An Optical Voltage Sensor Based on Piezoelectric Thin Film for Grid Applications

TL;DR

This paper introduces a compact optical voltage sensor using piezoelectric thin film for power grid monitoring, offering advantages over traditional bulky transformers in terms of size, cost, and environmental robustness.

Contribution

The authors developed a millimeter-sized optical voltage sensor based on AlN thin film that enables continuous AC voltage measurement with high accuracy and low power consumption, addressing limitations of existing transformers.

Findings

Achieved a resolution of 170mVrms at 5kHz bandwidth

Sensor operated with 110μW optical power from a low-cost LED

Maintained measurement accuracy within 0.04% over 20-60°C temperature range

Abstract

Continuous monitoring of voltages ranging from tens to hundreds of kV over environmental conditions, such as temperature, is of great interest in power grid applications.

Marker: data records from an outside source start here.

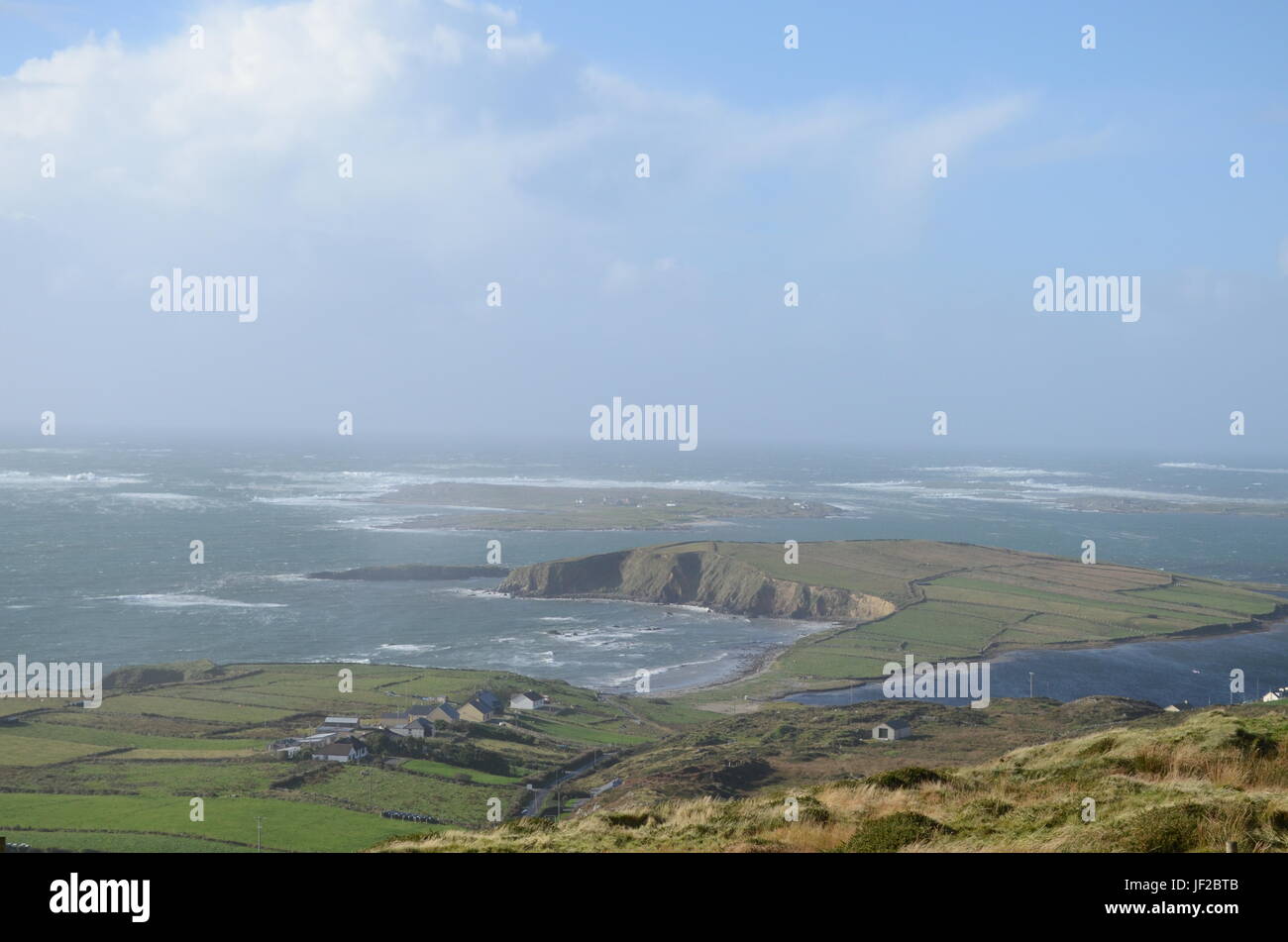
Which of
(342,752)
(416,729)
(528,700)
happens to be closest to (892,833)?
(342,752)

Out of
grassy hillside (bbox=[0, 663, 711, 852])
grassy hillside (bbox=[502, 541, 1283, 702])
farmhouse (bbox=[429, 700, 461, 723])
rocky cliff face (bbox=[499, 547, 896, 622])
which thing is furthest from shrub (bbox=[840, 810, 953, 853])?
rocky cliff face (bbox=[499, 547, 896, 622])

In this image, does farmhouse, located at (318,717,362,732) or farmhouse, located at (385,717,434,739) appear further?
farmhouse, located at (318,717,362,732)

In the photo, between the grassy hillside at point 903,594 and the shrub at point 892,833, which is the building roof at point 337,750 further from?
the shrub at point 892,833

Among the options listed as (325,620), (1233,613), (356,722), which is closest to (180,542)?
(325,620)

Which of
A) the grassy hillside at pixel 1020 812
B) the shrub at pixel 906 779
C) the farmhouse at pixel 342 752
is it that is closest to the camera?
the grassy hillside at pixel 1020 812

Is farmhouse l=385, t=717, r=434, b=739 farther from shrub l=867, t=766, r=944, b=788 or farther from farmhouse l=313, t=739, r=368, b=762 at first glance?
shrub l=867, t=766, r=944, b=788

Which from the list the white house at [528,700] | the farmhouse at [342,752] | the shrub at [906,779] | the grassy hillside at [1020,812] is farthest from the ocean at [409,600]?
the grassy hillside at [1020,812]
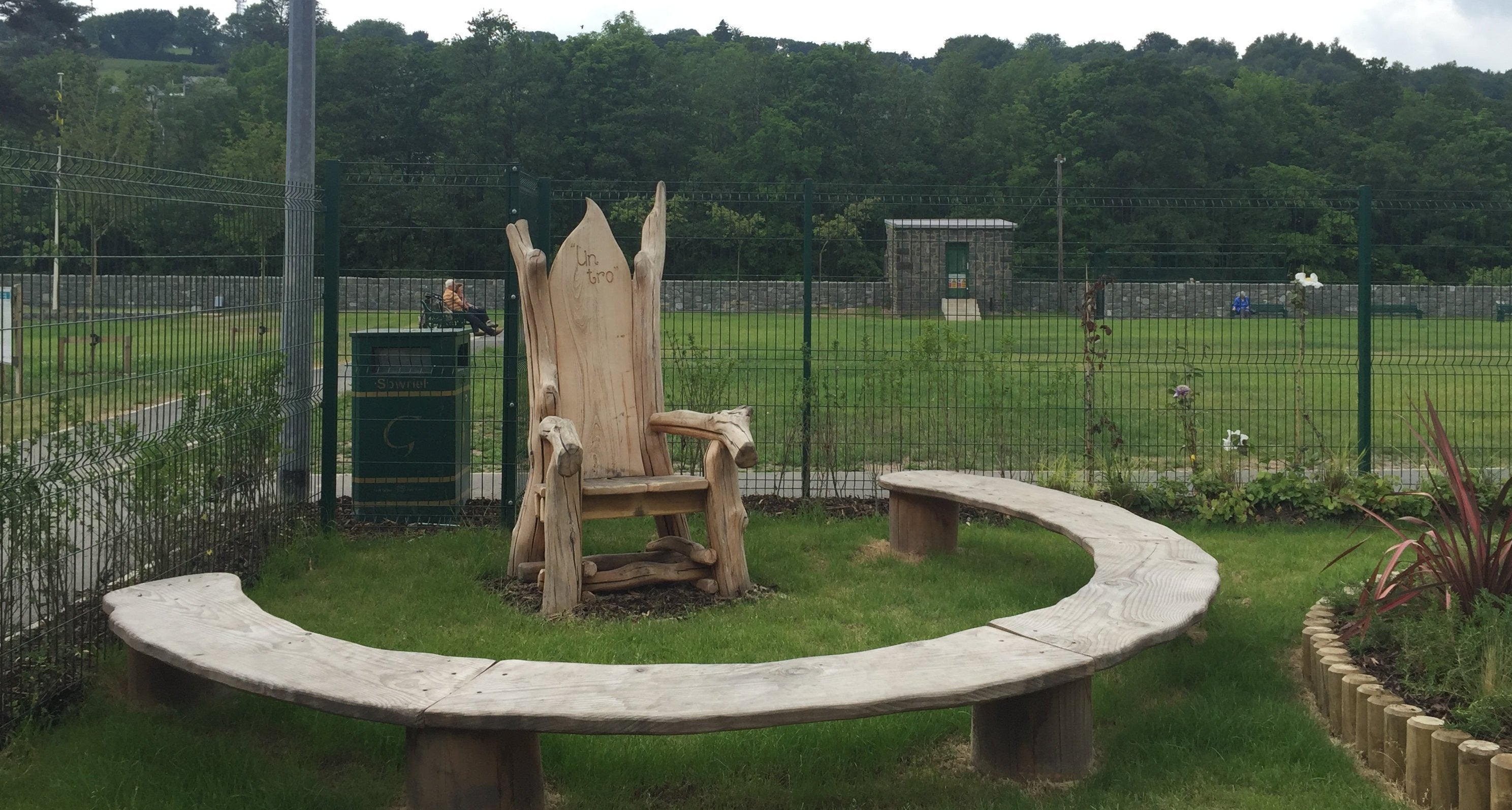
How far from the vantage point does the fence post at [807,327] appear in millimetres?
8016

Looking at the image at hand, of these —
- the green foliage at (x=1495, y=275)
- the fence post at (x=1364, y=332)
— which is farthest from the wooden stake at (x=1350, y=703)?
the green foliage at (x=1495, y=275)

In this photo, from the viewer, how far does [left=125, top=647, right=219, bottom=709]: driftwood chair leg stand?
14.2ft

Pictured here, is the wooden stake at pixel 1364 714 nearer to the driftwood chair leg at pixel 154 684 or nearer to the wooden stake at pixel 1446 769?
the wooden stake at pixel 1446 769

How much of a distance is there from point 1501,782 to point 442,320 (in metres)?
5.96

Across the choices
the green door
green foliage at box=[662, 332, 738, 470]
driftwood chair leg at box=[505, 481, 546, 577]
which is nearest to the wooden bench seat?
driftwood chair leg at box=[505, 481, 546, 577]

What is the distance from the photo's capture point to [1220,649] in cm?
501

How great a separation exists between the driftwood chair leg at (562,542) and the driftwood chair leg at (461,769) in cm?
201

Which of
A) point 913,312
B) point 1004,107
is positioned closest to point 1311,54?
point 1004,107

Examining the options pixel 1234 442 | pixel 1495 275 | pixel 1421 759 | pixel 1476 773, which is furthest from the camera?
pixel 1495 275

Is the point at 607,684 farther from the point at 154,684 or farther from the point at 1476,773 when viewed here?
the point at 1476,773

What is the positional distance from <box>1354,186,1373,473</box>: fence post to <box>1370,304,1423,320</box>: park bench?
1.52m

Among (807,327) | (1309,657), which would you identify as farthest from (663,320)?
(1309,657)

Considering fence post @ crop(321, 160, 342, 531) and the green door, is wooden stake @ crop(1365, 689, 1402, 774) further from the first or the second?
fence post @ crop(321, 160, 342, 531)

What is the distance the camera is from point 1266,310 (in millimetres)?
10227
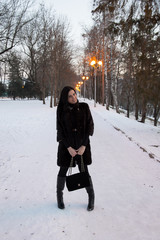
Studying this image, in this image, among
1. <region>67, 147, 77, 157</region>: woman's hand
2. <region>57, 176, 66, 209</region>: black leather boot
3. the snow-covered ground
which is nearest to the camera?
the snow-covered ground

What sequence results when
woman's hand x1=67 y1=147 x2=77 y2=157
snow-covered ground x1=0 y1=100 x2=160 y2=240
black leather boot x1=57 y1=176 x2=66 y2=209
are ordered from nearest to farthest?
1. snow-covered ground x1=0 y1=100 x2=160 y2=240
2. woman's hand x1=67 y1=147 x2=77 y2=157
3. black leather boot x1=57 y1=176 x2=66 y2=209

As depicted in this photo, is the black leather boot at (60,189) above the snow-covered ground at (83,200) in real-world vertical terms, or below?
above

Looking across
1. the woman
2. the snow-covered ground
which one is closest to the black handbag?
the woman

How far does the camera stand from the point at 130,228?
102 inches

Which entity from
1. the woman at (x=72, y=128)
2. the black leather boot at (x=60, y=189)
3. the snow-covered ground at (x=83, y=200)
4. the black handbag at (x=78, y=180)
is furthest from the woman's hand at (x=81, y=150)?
the snow-covered ground at (x=83, y=200)

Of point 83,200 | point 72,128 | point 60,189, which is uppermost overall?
point 72,128

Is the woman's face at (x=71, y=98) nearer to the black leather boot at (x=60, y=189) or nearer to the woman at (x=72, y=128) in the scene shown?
the woman at (x=72, y=128)

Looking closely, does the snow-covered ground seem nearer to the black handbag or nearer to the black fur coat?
the black handbag

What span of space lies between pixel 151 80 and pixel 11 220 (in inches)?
301

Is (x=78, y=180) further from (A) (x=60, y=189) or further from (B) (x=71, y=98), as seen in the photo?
(B) (x=71, y=98)

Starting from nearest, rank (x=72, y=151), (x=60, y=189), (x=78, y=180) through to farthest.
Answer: (x=72, y=151)
(x=78, y=180)
(x=60, y=189)

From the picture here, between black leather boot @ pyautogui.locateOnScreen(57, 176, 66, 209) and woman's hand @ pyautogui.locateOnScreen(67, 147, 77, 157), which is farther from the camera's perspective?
black leather boot @ pyautogui.locateOnScreen(57, 176, 66, 209)

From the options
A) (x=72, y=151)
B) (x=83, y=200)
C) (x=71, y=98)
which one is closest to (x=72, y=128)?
(x=72, y=151)

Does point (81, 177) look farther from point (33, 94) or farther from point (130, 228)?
point (33, 94)
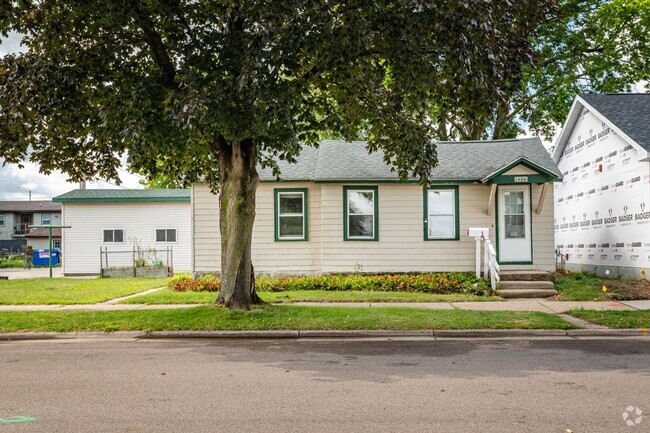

This is typically done via instrument transformers. These transformers, although accurate and robust to environmental conditions, are bulky and expensive, limiting their use in microgrids and distributed sensing applications. Here, we present a millimeter-sized optical voltage sensor based on piezoelectric aluminum nitride (AlN) thin film for continuous measurements of AC voltages <350kVrms (via capacitive division) that avoids the drawbacks of existing voltage-sensing transformers. This sensor operated with 110uW incident optical power from a low-cost LED achieved a resolution of 170mVrms in a 5kHz bandwidth, a measurement inaccuracy of 0.04% due to sensor nonlinearity, and a gain deviation of +/-0.2% over the temperature range of ~20-60C. The sensor has a breakdown voltage of 100V, and its lifetime can meet or exceed that of instrument transformers when operated at voltages <42Vrms. We believe that our sensor has the potential to reduce the cost of grid monitoring, providing a path towards more distributed sensing and control of the grid.